I bet a lot of people have. Almost anyone who has fed ferals has had this experience.

You can make a nice cat house on your porch, and she will use it. Blankets she can crawl into, maybe even put a hot water bottle in there for a little while to warm it up ahead of time.
If you insulate the cat house it will keep her warm enough unless you have very bitterly cold winters where you live.
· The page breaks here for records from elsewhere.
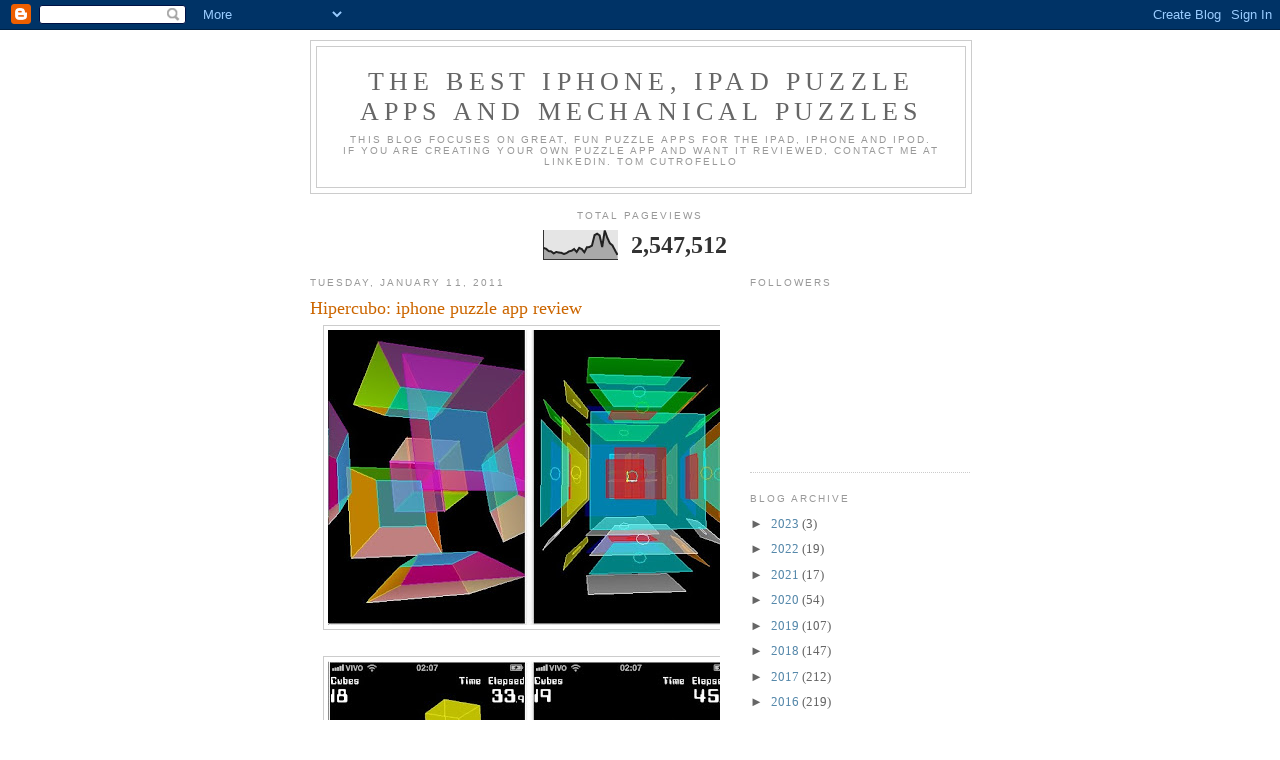

--- FILE ---
content_type: text/html; charset=UTF-8
request_url: https://gottasolveit.blogspot.com/b/stats?style=BLACK_TRANSPARENT&timeRange=ALL_TIME&token=APq4FmCYyhAQ70IOmT7b9LUgMbntnHJfqWGdzgFuOhVlBobuXMZbjfuEDIwWK0sqKIffbldt3pC5bqKorlagXRq2KEPS6fCV8Q
body_size: -7
content:
{"total":2547512,"sparklineOptions":{"backgroundColor":{"fillOpacity":0.1,"fill":"#000000"},"series":[{"areaOpacity":0.3,"color":"#202020"}]},"sparklineData":[[0,40],[1,37],[2,29],[3,28],[4,21],[5,26],[6,24],[7,23],[8,19],[9,22],[10,28],[11,30],[12,36],[13,26],[14,40],[15,36],[16,25],[17,42],[18,43],[19,48],[20,84],[21,89],[22,83],[23,43],[24,100],[25,75],[26,56],[27,49],[28,32],[29,16]],"nextTickMs":133333}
I have a friend who built the cat house under the dryer vent of her house and ran the dryer all night long but that seemed a bit excessive to me.


----------



## Bug861 (Apr 17, 2021)

I had a pregnant feral visit my yard each day for a year. I used a big plastic dog house with the top on. And lined the entire thing with the reflective bubble foil. Then lined the entire thing with cloth. I also put some super soft blankets. And placed a drop cloth over it. She only used it a couple of time. The male cat started to use it, unfortunately he was in a terrible fight and I never saw him again. Now I have one of the kittens (now 4 months old) and he’s sleeping in a pot filled with dirt. So I’m going to empty the dirt and get a blanket. Till he can understand not be scared of the dog house. Mom cat doesn’t come around anymore. You can make something called “jasmine rice bag”. You can use an old socks, fill with jasmine rice, tie the end. Put It in microwave for 2 minutes. Warm up the cats blankets.


----------



## Mosi (May 17, 2021)

Any rice will do for that, actually you can just get the cheapest kind you can find, and don't need to use jasmine rice. Just FYI.


----------